Home in the glorious sunshine, under blue skies, amongst my family and friends. Home with fresh seafood, bursting with flavour, where my childhood snacks beckon, where my favourite homemade dishes are demanded and cooked by my parents, willing to pamper and spoil for the limited week this year we get together.
I love it, and I hate it.
I love feeling my body, long hunched inwards in a permanent defensive huddle against the cold, unfurl and stretch as I walk out of the airport in the warmth. I love bring surrounded by the chatter and laughter of the people I miss, love knowing that here, in Sydney, there will always be a place for me.
But the years have flittered by, so much quicker than I expected. A year, or two, away from home has become five, or six. And I know that my time away is coming to an end.
The end isn’t imminent. Not at all. But I know, that one day, in the not too distant future, that decisions will have to be made.
When you hit your mid 30’s and you’re married, the big picture starts becoming the BIG PICTURE. We’ve got no house. In fact, we’ve got no property at all, excepting multiple electronic devices that will shortly be superseded by the next models up (oh wait – that happened already). We’ve got no pensions, or superannuation, or a hope in heck of early retirement. We’ve got no kids. NO KIDS! And let’s be honest, we aren’t going to have any kids if I don’t have 24 hour a day grandparent support services on hand.
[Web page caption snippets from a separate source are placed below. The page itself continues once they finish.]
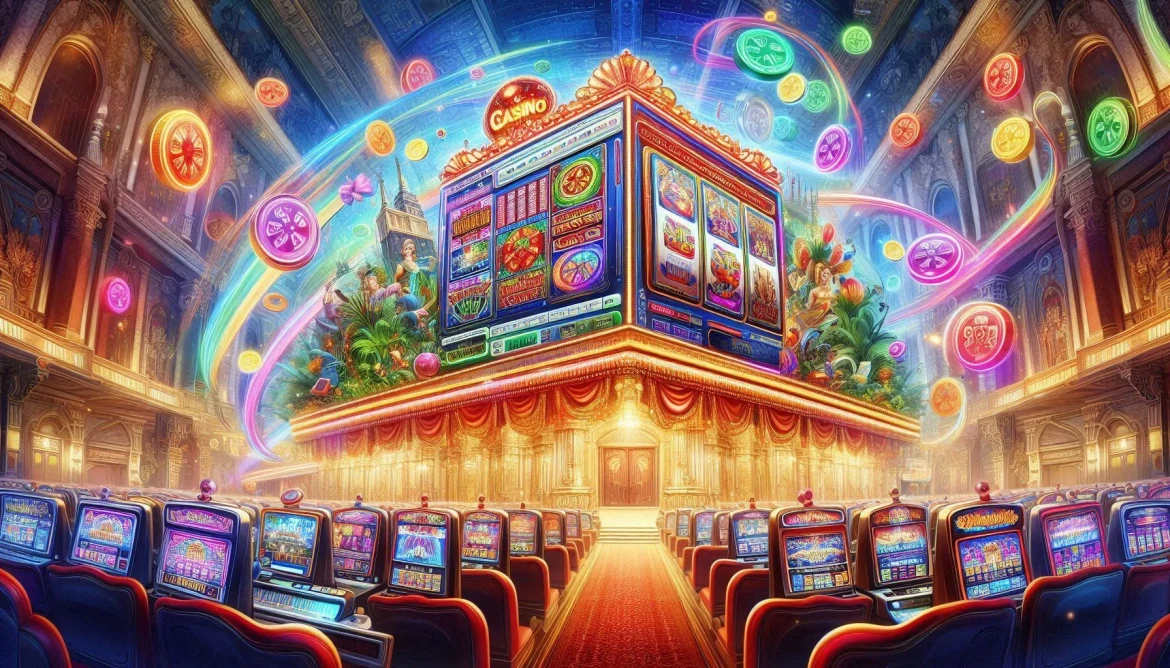 Cadoola Casino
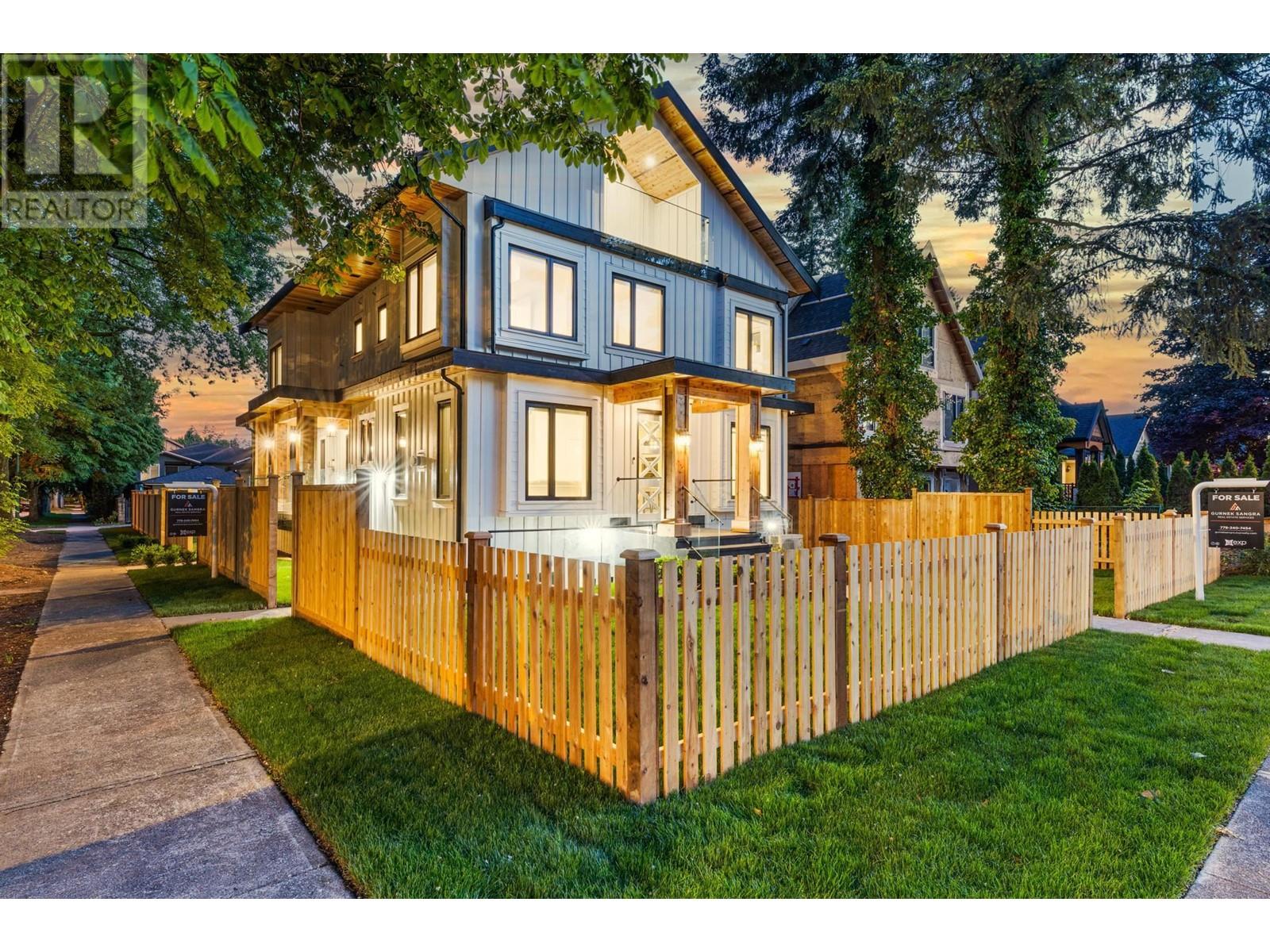 2608 W 41ST AVENUE, vancouver, British Columbia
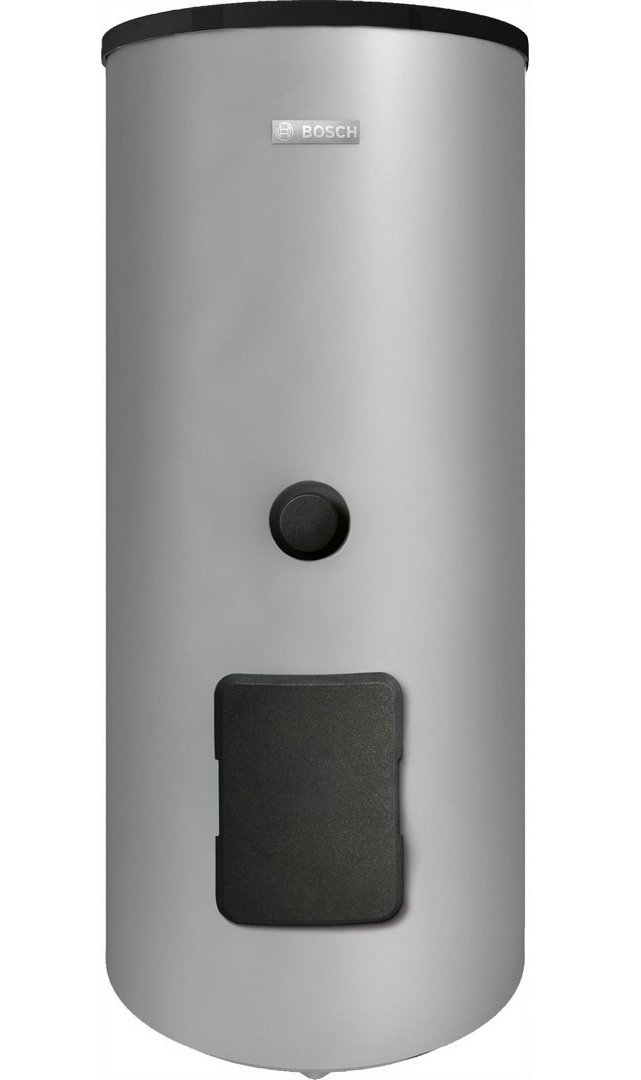 Bosch Solar-Warmwasserspeicher STORA WS 310-5 EPK1 B, 310 L, silber 8732935233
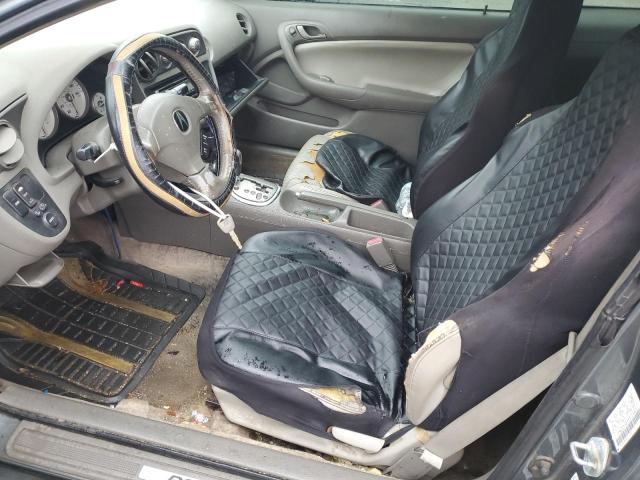 Photo 7 from auction – 2006 ACURA RSX with VIN JH4DC548X6S004400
So the question is: are we happy with a life of no responsibilities, with no roots (“hell yeah!” I cry); or are we looking for more?
And thinking about what “more” could be, is pretty damn scary.
Whichever which way we cut it, somehow “more” in our minds always points back home.
And this, ladies and gentlemen, is where my fear comes from. Moving home has become synonymous with growing up. The point in our lives where travelling will have to be more considered. Where eating out will be less frequent. Where disposable income will be no more, as we pour our earnings into the old bricks and mortar everyone puts so much stock in. Where we might actually have other members of our family unit we’ll have to put first. Little people who aren’t able to fend for themselves. And heck knows I have enough problems fending for myself on a day to day basis, let alone worrying about anyone else.
But the truth is: the scariest things are the things you stand to gain from the most. The experiences you walk away from, glowing, basking in having found the courage to take part in.
So who knows whether this will be the last time we’re home before we’re HOME? All we know is it’s good to be back.